Magpie attack (that’s not me)

So, when we moved into this house, and I realised we had a PARLIAMENT of magpies (look it up- that’s the real term!) about the place, I reckoned I had to take some preventative measures. And so I went online and learned too much about them.

They are HIGHLY intelligent and can not only recognise themselves in mirrors (besides human and magpies, “only four ape species, bottlenose dolphins and Asian elephants have demonstrated this ability”), but they can also remember HUMAN faces . In the face of certain doom, I made the decision to align myself with the enemy- to endear myself to them- feed them, woo them, hope they like my knock-off Fancy Feast because we can’t afford brand-name. I bought cat food and began to sprinkle it in the yard like a deranged Mary Poppins “tuppence” pigeon-lady.

I took the video below this morning- can you hear the FEAR in my voice?

I started in June, when we moved. It is now September and my small, humble-yet-brave parliament of feathered neighbours has not attacked me. Yet.
The Stooges and the Misfits take shifts, one accepting treats in the morning, the other at night. Half-Beak comes around whenever she wants, and Twitchy does a funny sideways hop all the way up to my feet when I’m outside. I expect that one day she’ll let me pet her. I expect that will happen before I am ready, but if she’s real close, I’ll try it just the same and we’ll probably both freak out and avoid each other for a while…. speaking from past experience, that is. It’s always cool in the end, though. Usually.

Anyway, Spring has sprung and eggs are being laid. Which means that magpie dads (and a few mommas) are starting to get protective and ornery. I am hoping that my strategy of befriending-ahead-of-troublesome-times has taken hold. It’s a skill learned through life, and was “legitimised” by fancy pants fluff-n-stuff professors at university while I trudged through their lectures over the past few years. One that, interestingly, few actually followed themselves- looking at you, MB, you Party City Gandalph-beard having elitist and stealer of credit from grad students writings, you fascist of using the capital T in The University… – if you read it and wonder- it’s YOU (oh, the shade! Somebody stop me. But don’t. But do.) but that’s a tale for another time. Or not, if- according to him- I understand the “potential ramifications on my career/reputation.” Ahem.

Where was I?
Magpies. Right.
I fed them and made efforts to stand out with them while they ate. I suffered through their cocked-head glances, forcing myself not to run- not even from Midnight. I let them steal leftover pupusas off the patio table. They allow me to walk safely from my back door to the laundry line. Twice now, they have approached as I lounged in the yard-hammock reading books.

This one is getting bold- s/he came to steal my pupusas!

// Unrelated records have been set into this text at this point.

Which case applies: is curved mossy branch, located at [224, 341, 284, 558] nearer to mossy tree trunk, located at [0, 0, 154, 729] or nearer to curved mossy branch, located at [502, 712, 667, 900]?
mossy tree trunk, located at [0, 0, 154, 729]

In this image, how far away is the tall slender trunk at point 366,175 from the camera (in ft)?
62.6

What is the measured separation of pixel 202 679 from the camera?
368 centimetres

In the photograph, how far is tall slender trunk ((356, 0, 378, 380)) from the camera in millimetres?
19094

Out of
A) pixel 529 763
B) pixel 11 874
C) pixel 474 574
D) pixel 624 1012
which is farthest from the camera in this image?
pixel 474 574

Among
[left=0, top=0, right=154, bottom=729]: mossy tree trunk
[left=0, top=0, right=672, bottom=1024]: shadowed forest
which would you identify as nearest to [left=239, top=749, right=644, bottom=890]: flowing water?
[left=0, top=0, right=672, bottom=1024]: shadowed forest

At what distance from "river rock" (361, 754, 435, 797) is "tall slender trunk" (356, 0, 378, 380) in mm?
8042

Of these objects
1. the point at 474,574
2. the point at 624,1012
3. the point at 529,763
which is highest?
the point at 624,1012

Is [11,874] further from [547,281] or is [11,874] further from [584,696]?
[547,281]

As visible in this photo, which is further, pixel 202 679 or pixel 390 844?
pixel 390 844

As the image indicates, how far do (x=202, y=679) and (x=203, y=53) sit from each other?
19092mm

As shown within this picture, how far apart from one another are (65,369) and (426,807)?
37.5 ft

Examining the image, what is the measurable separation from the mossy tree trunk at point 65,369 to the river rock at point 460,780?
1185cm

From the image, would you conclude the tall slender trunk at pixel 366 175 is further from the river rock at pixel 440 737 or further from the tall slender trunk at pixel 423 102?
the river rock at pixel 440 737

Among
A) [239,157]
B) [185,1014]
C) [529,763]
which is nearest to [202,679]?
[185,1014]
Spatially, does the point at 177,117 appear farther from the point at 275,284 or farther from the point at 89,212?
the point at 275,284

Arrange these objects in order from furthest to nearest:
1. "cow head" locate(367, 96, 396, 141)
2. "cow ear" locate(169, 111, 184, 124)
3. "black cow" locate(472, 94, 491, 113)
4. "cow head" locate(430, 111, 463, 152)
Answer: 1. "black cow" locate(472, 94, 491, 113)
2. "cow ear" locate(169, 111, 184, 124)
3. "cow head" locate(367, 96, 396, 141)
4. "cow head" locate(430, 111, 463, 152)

I think we have a peace accord. Though, I have to wonder if they have come to see me as a source of food and will become angry if I fail to produce. I wonder, as all good peace peacebuilders should, whether my efforts are creating lasting positive change, or merely acting as an uniformed band-aid treatment that plasters over the harm and allows deeper infection to brew under the surface.
I don’t know.
But if they ever turn against me- I’m making the kids fetch the laundry until December.
Because it’s also HILARIOUS to watch others get swooped.